Hasta que llegó el momento de despedirnos, tres días más tarde, pasábamos las noches juntos y volvíamos a acostarnos a la hora de la siesta. Siempre en su cuarto, uniendo las camas y siempre apoyándome en la química, no fuera que mis cuarenta y monedas no soportaran tanto vaivén amatorio. Por lo que parece, no debieron quedar descontentas porque, además de acompañarme al aeropuerto e intercambiarnos teléfonos me ofrecieron hospedarme en su casa la próxima vez que fuera a Montevideo. También nos dimos las direcciones del mail, con la salvedad de que dado que prometieron mandarme en breve unas fotos suyas “para que nos las olvidara” (o sea, eróticas), yo les anoté la dirección de mi ex mujer: leilasebbag@gmail.com.

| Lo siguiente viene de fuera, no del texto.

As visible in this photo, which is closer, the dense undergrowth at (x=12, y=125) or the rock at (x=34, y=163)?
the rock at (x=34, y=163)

A las dos semanas, de vuelta en Buenos Aires, encontré un mensaje de Leila al abrir mi correo (un reenvío). Precediendo a unas fotos de las gemelas Fonseca desnudas, me había escrito, en negrita, mayúsculas y entre signos de exclamación, una única palabra rebosante de significado: ¡INMADURO!. Me eché a reír al leerlo, con la malsana satisfacción del nene que hace una travesura. Seguidamente, imprimí las imágenes, las recorté, y las guardé en la billetera, donde tropecé con una muestra de viagra superviviente de mi estancia en Cali. El ver aquella pastillita azul, me puso pensativo e hizo añorar mis recientes gestas sexuales. Me preguntaba qué estarían haciendo las gemelas en esos mismos instantes y, dejándome llevar por la excitación de evocar recuerdos tan placenteros, me vi buscando los horarios de los ferrys que salían a diario para Montevideo. Descubrí que zarpaba uno en un par de horas; el tiempo justo para hacer la valija y pasarme donde Héctor porque, quizás el amor sea el mejor afrodisíaco que exista pero, a falta de éste, buenas son las pastillas azules y, si no es en estos casos, ya me dirán ustedes ¡para qué miércoles necesito yo un amigo urólogo!.